Russian ambassador Andrey Karlov was called in to hear Turkey’s concern over Russia’s bombing of “civilian Turkmen villages... very close to the border” with Turkey, the foreign ministry said in a statement. Turkey has asked Russia to “immediately end its operation”, it added.
Ankara warned that bombing villages populated by the Turkmen minority in Syria could lead to “serious consequences”, the ministry added.
Turkey also conveyed its “warning and demand” to Russian President Vladimir Putin’s special envoy for the Middle East, Mikhail Bogdanov.
Turkish authorities have already summoned the Russian ambassador several times since September 30, when Russia started its hugely controversial air campaign in Syria.
Turkey protested that Russian aircraft violated Turkish air space and also warned Moscow against supplying arms and support for Syrian Kurdish forces fighting the Islamic State (IS) group in Syria.
The latest tensions come as Russian Foreign Minister Sergei Lavrov is set to visit Turkey on Wednesday, with the over four-year conflict that has torn Syria apart and left over a quarter of a million dead at the top of the agenda.
With momentum growing in long-stalled efforts to find a peace deal for Syria after the Paris attacks, the two sides will be seeking to narrow their differences on the conflict.
Ankara supports rebels opposing the regime of President Bashar al-Assad but Moscow has refused to abandon the Syrian leader. The Russian air campaign is widely seen as buttressing his regime.

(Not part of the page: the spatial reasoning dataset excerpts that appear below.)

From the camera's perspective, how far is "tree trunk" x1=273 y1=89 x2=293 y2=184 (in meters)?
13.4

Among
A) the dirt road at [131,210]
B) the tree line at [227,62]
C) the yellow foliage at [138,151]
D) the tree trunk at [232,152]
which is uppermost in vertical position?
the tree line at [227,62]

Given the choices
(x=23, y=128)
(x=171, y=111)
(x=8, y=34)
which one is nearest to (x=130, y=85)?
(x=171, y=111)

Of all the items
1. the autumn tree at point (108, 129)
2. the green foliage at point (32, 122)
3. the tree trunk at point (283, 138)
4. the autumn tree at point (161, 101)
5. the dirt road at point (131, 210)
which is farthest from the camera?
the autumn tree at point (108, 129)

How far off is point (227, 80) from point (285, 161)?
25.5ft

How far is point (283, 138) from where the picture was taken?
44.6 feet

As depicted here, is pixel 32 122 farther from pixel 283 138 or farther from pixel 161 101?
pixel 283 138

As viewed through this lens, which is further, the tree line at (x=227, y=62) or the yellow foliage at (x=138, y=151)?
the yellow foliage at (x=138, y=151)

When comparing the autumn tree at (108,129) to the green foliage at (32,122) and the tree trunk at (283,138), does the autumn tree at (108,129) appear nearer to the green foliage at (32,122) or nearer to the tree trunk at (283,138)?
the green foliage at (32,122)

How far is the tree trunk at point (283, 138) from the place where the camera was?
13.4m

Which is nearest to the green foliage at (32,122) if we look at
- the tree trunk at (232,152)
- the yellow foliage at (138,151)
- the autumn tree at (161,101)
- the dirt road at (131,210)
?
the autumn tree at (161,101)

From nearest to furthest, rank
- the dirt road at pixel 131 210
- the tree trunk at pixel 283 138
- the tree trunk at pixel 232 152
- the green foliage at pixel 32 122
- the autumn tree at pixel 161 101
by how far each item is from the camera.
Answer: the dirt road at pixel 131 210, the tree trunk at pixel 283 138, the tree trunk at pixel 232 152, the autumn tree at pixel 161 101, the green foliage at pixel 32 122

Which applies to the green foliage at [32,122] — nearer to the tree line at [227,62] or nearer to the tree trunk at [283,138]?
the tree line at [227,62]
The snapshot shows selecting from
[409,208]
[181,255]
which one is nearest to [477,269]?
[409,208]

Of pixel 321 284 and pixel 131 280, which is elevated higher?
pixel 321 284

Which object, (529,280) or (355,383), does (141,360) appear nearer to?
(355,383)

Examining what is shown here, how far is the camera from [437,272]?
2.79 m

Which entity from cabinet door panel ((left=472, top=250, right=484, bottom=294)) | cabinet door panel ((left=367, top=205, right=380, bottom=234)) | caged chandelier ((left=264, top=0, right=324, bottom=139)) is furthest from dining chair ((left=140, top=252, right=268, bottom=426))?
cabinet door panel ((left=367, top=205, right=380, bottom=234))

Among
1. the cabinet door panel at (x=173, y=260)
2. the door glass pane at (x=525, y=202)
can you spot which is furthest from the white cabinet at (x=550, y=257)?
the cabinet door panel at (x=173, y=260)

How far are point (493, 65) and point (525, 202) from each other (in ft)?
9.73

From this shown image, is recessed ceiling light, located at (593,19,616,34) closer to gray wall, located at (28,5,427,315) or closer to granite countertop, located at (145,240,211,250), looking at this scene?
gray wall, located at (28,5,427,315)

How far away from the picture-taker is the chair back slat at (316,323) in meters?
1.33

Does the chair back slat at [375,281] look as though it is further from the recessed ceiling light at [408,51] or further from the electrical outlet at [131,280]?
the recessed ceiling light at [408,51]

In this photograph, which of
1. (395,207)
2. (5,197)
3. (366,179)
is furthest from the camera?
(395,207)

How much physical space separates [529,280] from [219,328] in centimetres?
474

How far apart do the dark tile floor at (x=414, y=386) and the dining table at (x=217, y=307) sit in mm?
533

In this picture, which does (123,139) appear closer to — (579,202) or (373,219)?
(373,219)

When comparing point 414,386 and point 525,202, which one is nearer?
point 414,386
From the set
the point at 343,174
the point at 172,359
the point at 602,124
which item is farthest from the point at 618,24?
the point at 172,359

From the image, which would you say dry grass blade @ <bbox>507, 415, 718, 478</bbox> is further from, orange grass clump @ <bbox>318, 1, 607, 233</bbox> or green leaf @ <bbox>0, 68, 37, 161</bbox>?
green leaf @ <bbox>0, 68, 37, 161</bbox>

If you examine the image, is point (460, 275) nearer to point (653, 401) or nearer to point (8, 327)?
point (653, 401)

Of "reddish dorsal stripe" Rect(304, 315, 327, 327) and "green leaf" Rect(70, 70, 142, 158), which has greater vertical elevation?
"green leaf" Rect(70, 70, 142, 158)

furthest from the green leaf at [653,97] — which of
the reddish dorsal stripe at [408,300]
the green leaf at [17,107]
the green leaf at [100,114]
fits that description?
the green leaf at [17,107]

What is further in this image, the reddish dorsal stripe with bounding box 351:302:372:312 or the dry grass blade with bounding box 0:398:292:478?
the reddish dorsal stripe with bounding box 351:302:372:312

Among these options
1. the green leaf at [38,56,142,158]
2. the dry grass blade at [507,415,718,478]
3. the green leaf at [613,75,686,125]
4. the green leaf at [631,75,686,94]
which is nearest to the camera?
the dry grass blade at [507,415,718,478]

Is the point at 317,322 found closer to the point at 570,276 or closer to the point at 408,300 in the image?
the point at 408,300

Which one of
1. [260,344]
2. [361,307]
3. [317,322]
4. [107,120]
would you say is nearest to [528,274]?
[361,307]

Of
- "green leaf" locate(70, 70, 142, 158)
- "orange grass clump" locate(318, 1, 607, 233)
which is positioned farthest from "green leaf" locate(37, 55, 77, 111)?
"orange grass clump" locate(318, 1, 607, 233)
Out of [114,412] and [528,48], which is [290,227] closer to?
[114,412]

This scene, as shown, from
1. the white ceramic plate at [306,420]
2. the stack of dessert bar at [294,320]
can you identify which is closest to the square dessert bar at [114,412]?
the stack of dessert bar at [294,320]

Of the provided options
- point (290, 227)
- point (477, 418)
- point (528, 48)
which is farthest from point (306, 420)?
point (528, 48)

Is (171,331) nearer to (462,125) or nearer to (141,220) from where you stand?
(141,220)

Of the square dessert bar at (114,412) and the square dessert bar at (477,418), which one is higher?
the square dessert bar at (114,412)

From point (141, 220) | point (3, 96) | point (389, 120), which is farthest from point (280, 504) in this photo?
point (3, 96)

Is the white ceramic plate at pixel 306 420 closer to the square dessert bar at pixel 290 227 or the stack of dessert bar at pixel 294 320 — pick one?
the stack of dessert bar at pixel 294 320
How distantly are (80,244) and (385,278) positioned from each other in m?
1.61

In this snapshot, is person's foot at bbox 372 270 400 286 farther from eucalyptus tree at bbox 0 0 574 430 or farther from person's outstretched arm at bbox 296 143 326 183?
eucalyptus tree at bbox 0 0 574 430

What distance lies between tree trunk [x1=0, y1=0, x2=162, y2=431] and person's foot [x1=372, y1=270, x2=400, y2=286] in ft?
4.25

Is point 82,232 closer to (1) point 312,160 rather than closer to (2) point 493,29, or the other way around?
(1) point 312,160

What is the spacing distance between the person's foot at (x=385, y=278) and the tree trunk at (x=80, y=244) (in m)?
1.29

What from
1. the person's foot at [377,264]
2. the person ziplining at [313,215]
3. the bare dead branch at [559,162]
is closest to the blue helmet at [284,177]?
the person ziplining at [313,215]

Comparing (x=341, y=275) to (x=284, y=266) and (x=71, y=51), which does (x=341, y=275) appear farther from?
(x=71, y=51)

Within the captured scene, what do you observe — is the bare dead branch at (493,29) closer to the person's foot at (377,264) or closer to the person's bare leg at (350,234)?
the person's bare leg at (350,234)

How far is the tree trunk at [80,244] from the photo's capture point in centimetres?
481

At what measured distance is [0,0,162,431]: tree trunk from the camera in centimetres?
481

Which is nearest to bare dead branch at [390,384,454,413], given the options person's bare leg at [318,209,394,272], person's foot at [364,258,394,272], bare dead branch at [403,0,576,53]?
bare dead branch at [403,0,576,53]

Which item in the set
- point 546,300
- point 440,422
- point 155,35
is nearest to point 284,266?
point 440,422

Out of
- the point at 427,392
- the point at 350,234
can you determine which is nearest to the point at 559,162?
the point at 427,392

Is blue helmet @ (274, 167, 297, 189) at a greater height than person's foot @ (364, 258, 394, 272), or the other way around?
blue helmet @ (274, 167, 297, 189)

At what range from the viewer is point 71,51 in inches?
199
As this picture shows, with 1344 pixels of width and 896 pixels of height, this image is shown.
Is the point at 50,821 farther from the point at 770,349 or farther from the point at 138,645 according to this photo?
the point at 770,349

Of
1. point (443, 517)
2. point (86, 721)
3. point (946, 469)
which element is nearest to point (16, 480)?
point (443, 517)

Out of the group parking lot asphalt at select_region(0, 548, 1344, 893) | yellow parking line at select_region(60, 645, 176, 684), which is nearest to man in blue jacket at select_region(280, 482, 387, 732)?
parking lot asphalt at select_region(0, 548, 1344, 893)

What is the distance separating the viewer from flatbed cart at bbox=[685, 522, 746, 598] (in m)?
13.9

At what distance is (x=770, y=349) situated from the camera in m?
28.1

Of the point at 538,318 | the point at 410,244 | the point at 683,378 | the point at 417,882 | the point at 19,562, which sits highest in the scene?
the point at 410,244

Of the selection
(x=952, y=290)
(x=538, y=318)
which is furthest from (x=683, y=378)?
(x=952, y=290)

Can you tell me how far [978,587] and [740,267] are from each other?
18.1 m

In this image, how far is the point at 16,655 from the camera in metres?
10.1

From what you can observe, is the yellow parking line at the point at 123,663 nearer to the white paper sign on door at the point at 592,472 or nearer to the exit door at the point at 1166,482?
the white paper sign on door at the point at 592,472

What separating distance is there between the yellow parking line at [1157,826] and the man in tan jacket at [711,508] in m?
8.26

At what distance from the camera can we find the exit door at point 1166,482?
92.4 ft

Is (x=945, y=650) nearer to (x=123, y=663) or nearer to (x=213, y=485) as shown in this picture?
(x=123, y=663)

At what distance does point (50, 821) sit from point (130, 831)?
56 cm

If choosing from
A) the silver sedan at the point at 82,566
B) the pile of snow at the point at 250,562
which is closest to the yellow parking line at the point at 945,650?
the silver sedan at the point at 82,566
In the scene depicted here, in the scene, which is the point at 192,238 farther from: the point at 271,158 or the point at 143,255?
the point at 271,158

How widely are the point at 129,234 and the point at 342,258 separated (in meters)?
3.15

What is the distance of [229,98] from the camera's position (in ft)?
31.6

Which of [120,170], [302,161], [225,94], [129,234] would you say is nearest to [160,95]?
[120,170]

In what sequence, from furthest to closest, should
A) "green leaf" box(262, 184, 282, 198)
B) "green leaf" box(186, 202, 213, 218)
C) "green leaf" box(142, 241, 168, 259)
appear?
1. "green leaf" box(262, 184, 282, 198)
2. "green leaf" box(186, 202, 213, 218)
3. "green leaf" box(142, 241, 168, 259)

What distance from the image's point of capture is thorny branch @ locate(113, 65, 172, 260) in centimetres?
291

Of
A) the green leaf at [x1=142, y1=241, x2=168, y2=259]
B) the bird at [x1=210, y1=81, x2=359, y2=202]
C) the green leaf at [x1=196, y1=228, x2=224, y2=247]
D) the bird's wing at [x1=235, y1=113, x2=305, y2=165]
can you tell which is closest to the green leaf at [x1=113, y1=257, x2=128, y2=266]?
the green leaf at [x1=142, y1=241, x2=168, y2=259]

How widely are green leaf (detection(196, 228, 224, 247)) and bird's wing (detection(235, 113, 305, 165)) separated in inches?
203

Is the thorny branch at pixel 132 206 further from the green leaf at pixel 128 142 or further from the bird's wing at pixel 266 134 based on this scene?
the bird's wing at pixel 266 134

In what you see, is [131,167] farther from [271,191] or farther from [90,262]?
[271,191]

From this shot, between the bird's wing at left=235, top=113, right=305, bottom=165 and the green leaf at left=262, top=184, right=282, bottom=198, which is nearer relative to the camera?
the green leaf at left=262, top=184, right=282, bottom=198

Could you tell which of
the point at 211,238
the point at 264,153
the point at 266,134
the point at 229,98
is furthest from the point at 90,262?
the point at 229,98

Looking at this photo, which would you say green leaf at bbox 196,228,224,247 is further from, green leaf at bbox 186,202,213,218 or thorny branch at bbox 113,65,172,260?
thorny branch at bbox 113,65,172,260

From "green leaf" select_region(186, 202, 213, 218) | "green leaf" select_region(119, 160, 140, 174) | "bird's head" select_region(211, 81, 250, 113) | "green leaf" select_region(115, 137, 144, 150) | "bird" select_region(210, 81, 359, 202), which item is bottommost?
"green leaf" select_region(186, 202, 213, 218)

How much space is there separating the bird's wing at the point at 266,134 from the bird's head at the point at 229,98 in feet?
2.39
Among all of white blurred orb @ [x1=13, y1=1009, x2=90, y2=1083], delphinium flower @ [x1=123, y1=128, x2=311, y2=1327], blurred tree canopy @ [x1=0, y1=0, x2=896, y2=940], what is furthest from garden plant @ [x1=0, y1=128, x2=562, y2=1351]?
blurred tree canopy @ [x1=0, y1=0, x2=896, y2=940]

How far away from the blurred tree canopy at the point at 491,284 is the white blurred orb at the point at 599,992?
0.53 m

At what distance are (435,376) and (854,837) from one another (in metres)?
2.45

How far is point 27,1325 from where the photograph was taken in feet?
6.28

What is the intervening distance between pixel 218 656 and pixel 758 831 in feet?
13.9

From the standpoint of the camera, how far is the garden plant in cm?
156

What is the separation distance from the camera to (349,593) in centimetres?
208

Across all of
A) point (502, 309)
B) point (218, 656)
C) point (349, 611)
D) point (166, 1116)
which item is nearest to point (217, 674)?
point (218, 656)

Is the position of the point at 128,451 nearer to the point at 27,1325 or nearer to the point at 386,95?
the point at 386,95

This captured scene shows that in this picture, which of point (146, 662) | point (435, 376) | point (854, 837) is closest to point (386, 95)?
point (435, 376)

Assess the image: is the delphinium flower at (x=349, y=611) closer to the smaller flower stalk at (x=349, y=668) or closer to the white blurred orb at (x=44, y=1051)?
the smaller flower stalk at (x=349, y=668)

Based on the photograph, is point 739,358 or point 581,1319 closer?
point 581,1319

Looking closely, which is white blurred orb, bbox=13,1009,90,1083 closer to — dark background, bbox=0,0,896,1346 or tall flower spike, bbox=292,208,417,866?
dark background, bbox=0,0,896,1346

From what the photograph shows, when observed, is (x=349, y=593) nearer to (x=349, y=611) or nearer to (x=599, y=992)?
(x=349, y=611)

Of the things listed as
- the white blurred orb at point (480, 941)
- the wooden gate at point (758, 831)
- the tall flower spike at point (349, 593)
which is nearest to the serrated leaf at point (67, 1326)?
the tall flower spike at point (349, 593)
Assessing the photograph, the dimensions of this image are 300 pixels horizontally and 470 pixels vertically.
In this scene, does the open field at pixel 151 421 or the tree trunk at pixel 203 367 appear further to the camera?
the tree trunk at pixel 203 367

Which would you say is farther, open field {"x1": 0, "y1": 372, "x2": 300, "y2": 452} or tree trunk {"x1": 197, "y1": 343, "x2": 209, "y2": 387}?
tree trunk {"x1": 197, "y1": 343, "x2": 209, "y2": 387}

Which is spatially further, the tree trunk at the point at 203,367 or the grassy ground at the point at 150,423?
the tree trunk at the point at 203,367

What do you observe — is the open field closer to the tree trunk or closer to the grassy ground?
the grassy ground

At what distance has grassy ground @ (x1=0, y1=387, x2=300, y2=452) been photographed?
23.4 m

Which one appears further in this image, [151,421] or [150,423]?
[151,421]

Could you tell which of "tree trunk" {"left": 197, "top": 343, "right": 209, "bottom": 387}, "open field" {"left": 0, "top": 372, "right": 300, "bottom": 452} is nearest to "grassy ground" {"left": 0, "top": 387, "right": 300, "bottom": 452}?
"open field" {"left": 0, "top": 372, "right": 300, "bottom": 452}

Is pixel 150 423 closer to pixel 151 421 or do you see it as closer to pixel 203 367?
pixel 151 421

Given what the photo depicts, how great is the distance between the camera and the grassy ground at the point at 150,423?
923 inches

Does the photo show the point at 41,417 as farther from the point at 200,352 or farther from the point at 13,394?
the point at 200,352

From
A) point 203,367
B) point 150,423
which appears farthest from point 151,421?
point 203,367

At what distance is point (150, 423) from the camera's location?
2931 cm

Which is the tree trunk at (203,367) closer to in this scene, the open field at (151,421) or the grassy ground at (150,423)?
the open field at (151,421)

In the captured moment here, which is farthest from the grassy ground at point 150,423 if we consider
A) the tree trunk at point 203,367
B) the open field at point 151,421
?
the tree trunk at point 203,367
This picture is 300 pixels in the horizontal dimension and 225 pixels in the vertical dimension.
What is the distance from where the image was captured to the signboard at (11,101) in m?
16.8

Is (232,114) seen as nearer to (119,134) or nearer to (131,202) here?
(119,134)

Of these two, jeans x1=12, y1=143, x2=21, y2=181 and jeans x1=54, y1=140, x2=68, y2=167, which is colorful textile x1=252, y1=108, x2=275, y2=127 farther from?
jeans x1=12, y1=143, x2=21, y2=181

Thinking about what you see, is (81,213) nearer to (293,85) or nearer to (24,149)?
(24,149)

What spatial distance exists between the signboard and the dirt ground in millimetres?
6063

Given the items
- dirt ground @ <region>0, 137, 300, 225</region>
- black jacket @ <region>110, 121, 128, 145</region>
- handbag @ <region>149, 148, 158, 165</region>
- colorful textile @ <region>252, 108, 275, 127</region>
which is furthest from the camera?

Russia insists its air campaign is focused against IS militants but Turkey and its allies fear the Russian bombing is mainly hitting anti-Assad rebels.
Turkey sees the Turkmen minority in Syria as a natural ally in its struggle against Assad. Reports in recent days have suggested Ankara wants Turkmen forces to fight against IS militants on the ground as a branch of the Free Syrian Army (FSA).
This would support a planned joint Turkey-US air campaign to clear IS militants from a swathe of the Turkey-Syria border, the reports added.
“The joint operation with the US on the Syria border won’t be from the ground but from the air,” Foreign Minister Feridun Sinirlioglu was quoted as saying by the Hurriyet daily.
The operation would take place west of the Euphrates river between the towns of Jarablus and Azaz, he added. No details on the timing have been disclosed.
Turkish Prime Minister Ahmet Davutoglu yesterday told Moscow that “if civilians fleeing massacre and cluster bombs head to Turkey, and a new refugee influx emerges, everyone concerned will be held accountable.”
Turkey is already hosting 2.2mn refugees from the Syria conflict.
President Recep Tayyip Erdogan met Putin on the margins of the G20 summit in the Turkish Mediterranean resort of Antalya on Sunday and Monday.